I had an “aha” idea. I sent this cousin, who had started the Facebook thread about the uncle, a private message, copying the message from “she” on Ancestry. Yesterday messages flew back and forth between me and my cousin, and me and “she.” By the evening, I was also getting messages from “she’s” mother, who, if the claim is true, would be my cousin’s daughter.

By bedtime me, she, and she’s mother had become Facebook friends. (You get the point – I’m not giving out names). I felt a kinship with the two of them. I was ready to claim them as relatives even if they didn’t come from the loins of my cousin. I didn’t doubt they came from the loins of some family member, but who?

By this morning I find out my cousin has laid claim to being the father and grandfather. My cousin is in his 70’s, so kudos to him for doing the right thing. He’s a nice guy anyway, so it made me happy.

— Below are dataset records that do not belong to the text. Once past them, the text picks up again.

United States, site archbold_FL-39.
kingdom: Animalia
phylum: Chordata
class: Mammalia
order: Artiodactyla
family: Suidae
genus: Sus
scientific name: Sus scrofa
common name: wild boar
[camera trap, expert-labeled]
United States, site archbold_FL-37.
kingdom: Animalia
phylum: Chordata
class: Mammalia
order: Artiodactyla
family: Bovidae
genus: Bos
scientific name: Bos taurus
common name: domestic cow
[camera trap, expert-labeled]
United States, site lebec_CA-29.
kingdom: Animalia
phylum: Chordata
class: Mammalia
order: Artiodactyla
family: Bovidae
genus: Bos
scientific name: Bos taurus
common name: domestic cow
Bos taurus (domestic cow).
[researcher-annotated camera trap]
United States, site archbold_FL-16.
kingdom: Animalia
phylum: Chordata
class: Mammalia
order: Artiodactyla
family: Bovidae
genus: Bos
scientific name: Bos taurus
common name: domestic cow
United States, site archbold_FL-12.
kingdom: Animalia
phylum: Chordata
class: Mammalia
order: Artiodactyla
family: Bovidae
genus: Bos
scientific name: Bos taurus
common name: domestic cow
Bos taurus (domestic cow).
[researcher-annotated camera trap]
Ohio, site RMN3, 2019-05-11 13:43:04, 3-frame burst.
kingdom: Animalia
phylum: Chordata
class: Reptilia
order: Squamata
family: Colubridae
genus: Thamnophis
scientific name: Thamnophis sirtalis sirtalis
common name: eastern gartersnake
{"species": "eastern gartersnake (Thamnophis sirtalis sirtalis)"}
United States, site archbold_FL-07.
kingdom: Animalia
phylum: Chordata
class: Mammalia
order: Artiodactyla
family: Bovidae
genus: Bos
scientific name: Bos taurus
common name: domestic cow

This blog post poses a question. How often will this happen? Especially in an era when it’s easy to find out our ancestry. Spit into a tube, and voila! Another family member – he’s in his 80’s – did his DNA through Ancestry and had a similar experience. Someone contacted him because the database showed a connection. After research, he discovered a sister, who left home for a while as a teenager, had a baby and gave it up for adoption. It was hush-hush, because that’s what they did back then. The secret was no longer a secret, thanks to Ancestry.

I am sure this has happened more than a few times. If you haven’t invested in finding your ethnic background through one of several offering such services, be prepared. It may happen to you. 
And, of course, this is loaded with material for a book.